Mr. Steele has also authored five books that can be found on Amazon or in audiobook format on Audible. He has developed bestselling courses in accounting topics including financial accounting and QuickBooks accounting software.
In addition to working as an accountant, teaching, and developing courses Mr. Steele has helped create an accounting website at accountinginstruction, a YouTube channel called Accounting Instruction, Help, and How Too, and has developed supplemental resources including a Facebook Page, Twitter Page, and Podcasts that can be found on I-tunes, Stitcher, or Soundcloud. Mr. Steele's teaching philosophy is to make content applicable, understandable, and accessible.
Adult learners are looking for application when they learn new skills. In other words, learners want to be able to apply skills in the real world to help their lives. Mr. Steele’s formal accounting education, practical work experience, and substantial teaching experience allow him to create a curriculum that combines traditional accounting education with practical knowledge and application. He accomplishes the goals of making accounting useful and applicable by combining theory with real-world software like Excel and QuickBooks.
Many courses teach QuickBooks data entry or Excel functions but are not providing the real value learners want. Real value is a result of learning technical skills like applications, in conjunction with specific goals, like accounting goals, including being able to interpret the performance of a business.
Mr. Steele makes knowledge understandable by breaking down complex concepts into smaller units with specific objectives and using step by step learning processes to understand each unit. Many accounting textbooks cram way too much information into a course, making it impossible to understand any unit fully. By breaking the content down into digestible chunks, we can move forward much faster.

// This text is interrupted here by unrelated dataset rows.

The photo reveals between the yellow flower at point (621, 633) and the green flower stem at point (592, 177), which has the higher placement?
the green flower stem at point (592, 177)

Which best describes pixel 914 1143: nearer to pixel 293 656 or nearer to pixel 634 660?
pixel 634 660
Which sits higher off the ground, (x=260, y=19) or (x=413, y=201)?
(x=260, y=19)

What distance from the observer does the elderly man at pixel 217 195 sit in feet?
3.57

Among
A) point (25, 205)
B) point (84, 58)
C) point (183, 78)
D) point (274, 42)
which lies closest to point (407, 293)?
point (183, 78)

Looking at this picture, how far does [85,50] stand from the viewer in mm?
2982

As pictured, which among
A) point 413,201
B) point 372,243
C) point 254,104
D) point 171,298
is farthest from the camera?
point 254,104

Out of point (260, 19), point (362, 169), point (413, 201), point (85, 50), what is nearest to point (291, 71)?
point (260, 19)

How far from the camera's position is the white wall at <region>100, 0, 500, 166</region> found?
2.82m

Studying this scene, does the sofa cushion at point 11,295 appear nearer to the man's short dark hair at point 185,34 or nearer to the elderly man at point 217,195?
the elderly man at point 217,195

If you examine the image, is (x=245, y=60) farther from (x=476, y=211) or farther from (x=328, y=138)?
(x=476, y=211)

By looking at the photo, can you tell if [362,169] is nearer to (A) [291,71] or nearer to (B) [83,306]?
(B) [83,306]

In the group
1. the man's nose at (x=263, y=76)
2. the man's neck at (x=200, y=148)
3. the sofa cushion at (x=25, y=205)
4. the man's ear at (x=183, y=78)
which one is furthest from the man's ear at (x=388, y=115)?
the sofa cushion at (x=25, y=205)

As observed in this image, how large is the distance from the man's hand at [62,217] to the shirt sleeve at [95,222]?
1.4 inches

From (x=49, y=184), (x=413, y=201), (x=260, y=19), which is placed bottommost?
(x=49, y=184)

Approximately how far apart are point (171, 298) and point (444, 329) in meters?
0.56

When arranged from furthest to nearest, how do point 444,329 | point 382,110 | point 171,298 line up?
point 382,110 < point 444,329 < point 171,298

Mr. Steele also makes use of color association in both presentations and Excel worksheets, a learning tool often overlooked in the accounting field, but one that can vastly improve the speed and comprehension of learning accounting concepts.
The material is also made understandable through the application of concepts learned. Courses will typically demonstrate the accounting concepts and then provide an Excel worksheet or practice problems to work through the concepts covered. The practice problems will be accompanied by an instructional video to work through the problem in step by step format. Excel worksheets will be preformatted, usually including an answer tab that shows the completed problem, and a practice tab where learners can complete the problem along with a step by step presentation video.
Mr. Steele makes learning accounting accessible by making use of technology and partnering with teaching platforms that have a vision of spreading knowledge like Udemy.